Entries drawn from a collection
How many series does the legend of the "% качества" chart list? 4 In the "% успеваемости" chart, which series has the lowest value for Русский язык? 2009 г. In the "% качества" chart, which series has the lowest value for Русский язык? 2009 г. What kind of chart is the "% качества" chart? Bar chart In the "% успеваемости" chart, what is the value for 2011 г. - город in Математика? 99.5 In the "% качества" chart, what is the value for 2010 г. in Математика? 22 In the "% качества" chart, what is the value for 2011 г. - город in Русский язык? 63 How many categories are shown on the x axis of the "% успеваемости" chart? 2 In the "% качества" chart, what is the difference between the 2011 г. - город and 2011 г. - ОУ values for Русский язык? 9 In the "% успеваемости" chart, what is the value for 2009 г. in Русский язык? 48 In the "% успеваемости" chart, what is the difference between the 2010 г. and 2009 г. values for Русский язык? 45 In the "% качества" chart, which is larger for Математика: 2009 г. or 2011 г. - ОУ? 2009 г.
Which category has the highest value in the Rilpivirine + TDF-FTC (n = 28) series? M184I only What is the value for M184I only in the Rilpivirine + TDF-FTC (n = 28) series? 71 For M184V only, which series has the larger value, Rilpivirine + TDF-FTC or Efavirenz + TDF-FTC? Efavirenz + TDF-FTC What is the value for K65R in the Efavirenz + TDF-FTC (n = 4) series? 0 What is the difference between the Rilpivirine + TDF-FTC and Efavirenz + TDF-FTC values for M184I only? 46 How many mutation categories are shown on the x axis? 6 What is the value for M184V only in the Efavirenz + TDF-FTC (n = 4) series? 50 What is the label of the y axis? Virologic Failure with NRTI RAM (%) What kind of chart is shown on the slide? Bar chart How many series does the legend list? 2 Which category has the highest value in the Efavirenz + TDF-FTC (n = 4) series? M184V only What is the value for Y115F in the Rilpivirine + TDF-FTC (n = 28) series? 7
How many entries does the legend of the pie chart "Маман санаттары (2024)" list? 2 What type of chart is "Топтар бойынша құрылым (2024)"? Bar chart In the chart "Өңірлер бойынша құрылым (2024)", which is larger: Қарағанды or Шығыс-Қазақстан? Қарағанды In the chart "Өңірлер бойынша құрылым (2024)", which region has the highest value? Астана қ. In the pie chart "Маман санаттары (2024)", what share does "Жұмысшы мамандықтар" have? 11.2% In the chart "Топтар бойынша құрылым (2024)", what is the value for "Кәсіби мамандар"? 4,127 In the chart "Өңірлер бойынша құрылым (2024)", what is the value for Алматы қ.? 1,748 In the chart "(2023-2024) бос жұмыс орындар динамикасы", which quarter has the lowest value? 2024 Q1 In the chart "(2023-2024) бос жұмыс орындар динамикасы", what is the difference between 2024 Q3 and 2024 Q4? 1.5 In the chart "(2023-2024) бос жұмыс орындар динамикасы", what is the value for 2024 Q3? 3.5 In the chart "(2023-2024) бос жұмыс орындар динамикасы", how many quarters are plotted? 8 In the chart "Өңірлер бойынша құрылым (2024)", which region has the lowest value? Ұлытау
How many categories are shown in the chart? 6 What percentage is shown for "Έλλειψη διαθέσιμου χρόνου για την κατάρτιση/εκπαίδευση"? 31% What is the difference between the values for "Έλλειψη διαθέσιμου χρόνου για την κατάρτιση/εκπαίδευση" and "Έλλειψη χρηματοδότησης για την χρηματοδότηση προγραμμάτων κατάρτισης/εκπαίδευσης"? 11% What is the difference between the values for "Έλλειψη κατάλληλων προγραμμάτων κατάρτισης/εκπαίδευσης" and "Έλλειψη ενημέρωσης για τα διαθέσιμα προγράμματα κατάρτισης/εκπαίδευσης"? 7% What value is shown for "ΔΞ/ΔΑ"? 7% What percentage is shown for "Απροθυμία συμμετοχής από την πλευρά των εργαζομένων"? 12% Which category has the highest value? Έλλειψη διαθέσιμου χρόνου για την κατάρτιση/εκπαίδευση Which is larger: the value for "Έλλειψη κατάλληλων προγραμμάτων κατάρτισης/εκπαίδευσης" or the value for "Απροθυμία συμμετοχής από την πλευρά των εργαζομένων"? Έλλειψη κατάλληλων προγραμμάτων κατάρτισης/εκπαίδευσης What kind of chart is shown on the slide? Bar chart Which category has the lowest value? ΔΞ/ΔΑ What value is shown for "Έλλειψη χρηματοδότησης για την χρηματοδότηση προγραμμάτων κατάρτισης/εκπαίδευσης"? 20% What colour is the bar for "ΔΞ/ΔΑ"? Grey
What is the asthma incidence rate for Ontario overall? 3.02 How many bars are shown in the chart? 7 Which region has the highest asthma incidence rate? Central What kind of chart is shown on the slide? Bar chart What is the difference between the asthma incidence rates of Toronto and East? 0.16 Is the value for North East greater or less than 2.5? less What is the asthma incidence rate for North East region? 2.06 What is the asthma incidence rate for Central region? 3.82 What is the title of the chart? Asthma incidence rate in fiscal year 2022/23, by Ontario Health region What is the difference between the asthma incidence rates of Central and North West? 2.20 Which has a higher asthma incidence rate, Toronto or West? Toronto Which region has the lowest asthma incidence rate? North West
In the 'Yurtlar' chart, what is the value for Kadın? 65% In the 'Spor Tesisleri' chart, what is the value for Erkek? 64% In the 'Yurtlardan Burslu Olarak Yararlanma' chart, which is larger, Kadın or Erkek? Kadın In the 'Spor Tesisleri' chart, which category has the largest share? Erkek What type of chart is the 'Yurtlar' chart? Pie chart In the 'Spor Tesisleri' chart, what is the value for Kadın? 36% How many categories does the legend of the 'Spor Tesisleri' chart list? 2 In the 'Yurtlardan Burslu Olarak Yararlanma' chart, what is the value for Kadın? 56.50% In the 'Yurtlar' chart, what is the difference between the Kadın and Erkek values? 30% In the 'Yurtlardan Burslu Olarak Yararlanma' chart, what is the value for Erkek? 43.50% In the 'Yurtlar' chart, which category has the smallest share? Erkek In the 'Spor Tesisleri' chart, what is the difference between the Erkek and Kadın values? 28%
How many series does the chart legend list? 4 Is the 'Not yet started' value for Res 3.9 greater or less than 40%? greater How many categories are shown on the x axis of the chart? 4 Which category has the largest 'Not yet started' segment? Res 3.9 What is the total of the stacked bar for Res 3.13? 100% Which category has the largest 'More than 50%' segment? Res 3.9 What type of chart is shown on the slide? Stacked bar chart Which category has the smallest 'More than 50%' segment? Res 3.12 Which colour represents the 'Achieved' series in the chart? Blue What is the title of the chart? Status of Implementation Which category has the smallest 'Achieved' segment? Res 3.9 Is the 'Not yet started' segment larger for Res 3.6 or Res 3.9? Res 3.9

> _Exercise prompt_:
Reproduce all of the data above line for line, with no changes.

> _Result of this task_:
How many series does the legend of the "% качества" chart list? 4 In the "% успеваемости" chart, which series has the lowest value for Русский язык? 2009 г. In the "% качества" chart, which series has the lowest value for Русский язык? 2009 г. What kind of chart is the "% качества" chart? Bar chart In the "% успеваемости" chart, what is the value for 2011 г. - город in Математика? 99.5 In the "% качества" chart, what is the value for 2010 г. in Математика? 22 In the "% качества" chart, what is the value for 2011 г. - город in Русский язык? 63 How many categories are shown on the x axis of the "% успеваемости" chart? 2 In the "% качества" chart, what is the difference between the 2011 г. - город and 2011 г. - ОУ values for Русский язык? 9 In the "% успеваемости" chart, what is the value for 2009 г. in Русский язык? 48 In the "% успеваемости" chart, what is the difference between the 2010 г. and 2009 г. values for Русский язык? 45 In the "% качества" chart, which is larger for Математика: 2009 г. or 2011 г. - ОУ? 2009 г.
Which category has the highest value in the Rilpivirine + TDF-FTC (n = 28) series? M184I only What is the value for M184I only in the Rilpivirine + TDF-FTC (n = 28) series? 71 For M184V only, which series has the larger value, Rilpivirine + TDF-FTC or Efavirenz + TDF-FTC? Efavirenz + TDF-FTC What is the value for K65R in the Efavirenz + TDF-FTC (n = 4) series? 0 What is the difference between the Rilpivirine + TDF-FTC and Efavirenz + TDF-FTC values for M184I only? 46 How many mutation categories are shown on the x axis? 6 What is the value for M184V only in the Efavirenz + TDF-FTC (n = 4) series? 50 What is the label of the y axis? Virologic Failure with NRTI RAM (%) What kind of chart is shown on the slide? Bar chart How many series does the legend list? 2 Which category has the highest value in the Efavirenz + TDF-FTC (n = 4) series? M184V only What is the value for Y115F in the Rilpivirine + TDF-FTC (n = 28) series? 7
How many entries does the legend of the pie chart "Маман санаттары (2024)" list? 2 What type of chart is "Топтар бойынша құрылым (2024)"? Bar chart In the chart "Өңірлер бойынша құрылым (2024)", which is larger: Қарағанды or Шығыс-Қазақстан? Қарағанды In the chart "Өңірлер бойынша құрылым (2024)", which region has the highest value? Астана қ. In the pie chart "Маман санаттары (2024)", what share does "Жұмысшы мамандықтар" have? 11.2% In the chart "Топтар бойынша құрылым (2024)", what is the value for "Кәсіби мамандар"? 4,127 In the chart "Өңірлер бойынша құрылым (2024)", what is the value for Алматы қ.? 1,748 In the chart "(2023-2024) бос жұмыс орындар динамикасы", which quarter has the lowest value? 2024 Q1 In the chart "(2023-2024) бос жұмыс орындар динамикасы", what is the difference between 2024 Q3 and 2024 Q4? 1.5 In the chart "(2023-2024) бос жұмыс орындар динамикасы", what is the value for 2024 Q3? 3.5 In the chart "(2023-2024) бос жұмыс орындар динамикасы", how many quarters are plotted? 8 In the chart "Өңірлер бойынша құрылым (2024)", which region has the lowest value? Ұлытау
How many categories are shown in the chart? 6 What percentage is shown for "Έλλειψη διαθέσιμου χρόνου για την κατάρτιση/εκπαίδευση"? 31% What is the difference between the values for "Έλλειψη διαθέσιμου χρόνου για την κατάρτιση/εκπαίδευση" and "Έλλειψη χρηματοδότησης για την χρηματοδότηση προγραμμάτων κατάρτισης/εκπαίδευσης"? 11% What is the difference between the values for "Έλλειψη κατάλληλων προγραμμάτων κατάρτισης/εκπαίδευσης" and "Έλλειψη ενημέρωσης για τα διαθέσιμα προγράμματα κατάρτισης/εκπαίδευσης"? 7% What value is shown for "ΔΞ/ΔΑ"? 7% What percentage is shown for "Απροθυμία συμμετοχής από την πλευρά των εργαζομένων"? 12% Which category has the highest value? Έλλειψη διαθέσιμου χρόνου για την κατάρτιση/εκπαίδευση Which is larger: the value for "Έλλειψη κατάλληλων προγραμμάτων κατάρτισης/εκπαίδευσης" or the value for "Απροθυμία συμμετοχής από την πλευρά των εργαζομένων"? Έλλειψη κατάλληλων προγραμμάτων κατάρτισης/εκπαίδευσης What kind of chart is shown on the slide? Bar chart Which category has the lowest value? ΔΞ/ΔΑ What value is shown for "Έλλειψη χρηματοδότησης για την χρηματοδότηση προγραμμάτων κατάρτισης/εκπαίδευσης"? 20% What colour is the bar for "ΔΞ/ΔΑ"? Grey
What is the asthma incidence rate for Ontario overall? 3.02 How many bars are shown in the chart? 7 Which region has the highest asthma incidence rate? Central What kind of chart is shown on the slide? Bar chart What is the difference between the asthma incidence rates of Toronto and East? 0.16 Is the value for North East greater or less than 2.5? less What is the asthma incidence rate for North East region? 2.06 What is the asthma incidence rate for Central region? 3.82 What is the title of the chart? Asthma incidence rate in fiscal year 2022/23, by Ontario Health region What is the difference between the asthma incidence rates of Central and North West? 2.20 Which has a higher asthma incidence rate, Toronto or West? Toronto Which region has the lowest asthma incidence rate? North West
In the 'Yurtlar' chart, what is the value for Kadın? 65% In the 'Spor Tesisleri' chart, what is the value for Erkek? 64% In the 'Yurtlardan Burslu Olarak Yararlanma' chart, which is larger, Kadın or Erkek? Kadın In the 'Spor Tesisleri' chart, which category has the largest share? Erkek What type of chart is the 'Yurtlar' chart? Pie chart In the 'Spor Tesisleri' chart, what is the value for Kadın? 36% How many categories does the legend of the 'Spor Tesisleri' chart list? 2 In the 'Yurtlardan Burslu Olarak Yararlanma' chart, what is the value for Kadın? 56.50% In the 'Yurtlar' chart, what is the difference between the Kadın and Erkek values? 30% In the 'Yurtlardan Burslu Olarak Yararlanma' chart, what is the value for Erkek? 43.50% In the 'Yurtlar' chart, which category has the smallest share? Erkek In the 'Spor Tesisleri' chart, what is the difference between the Erkek and Kadın values? 28%
How many series does the chart legend list? 4 Is the 'Not yet started' value for Res 3.9 greater or less than 40%? greater How many categories are shown on the x axis of the chart? 4 Which category has the largest 'Not yet started' segment? Res 3.9 What is the total of the stacked bar for Res 3.13? 100% Which category has the largest 'More than 50%' segment? Res 3.9 What type of chart is shown on the slide? Stacked bar chart Which category has the smallest 'More than 50%' segment? Res 3.12 Which colour represents the 'Achieved' series in the chart? Blue What is the title of the chart? Status of Implementation Which category has the smallest 'Achieved' segment? Res 3.9 Is the 'Not yet started' segment larger for Res 3.6 or Res 3.9? Res 3.9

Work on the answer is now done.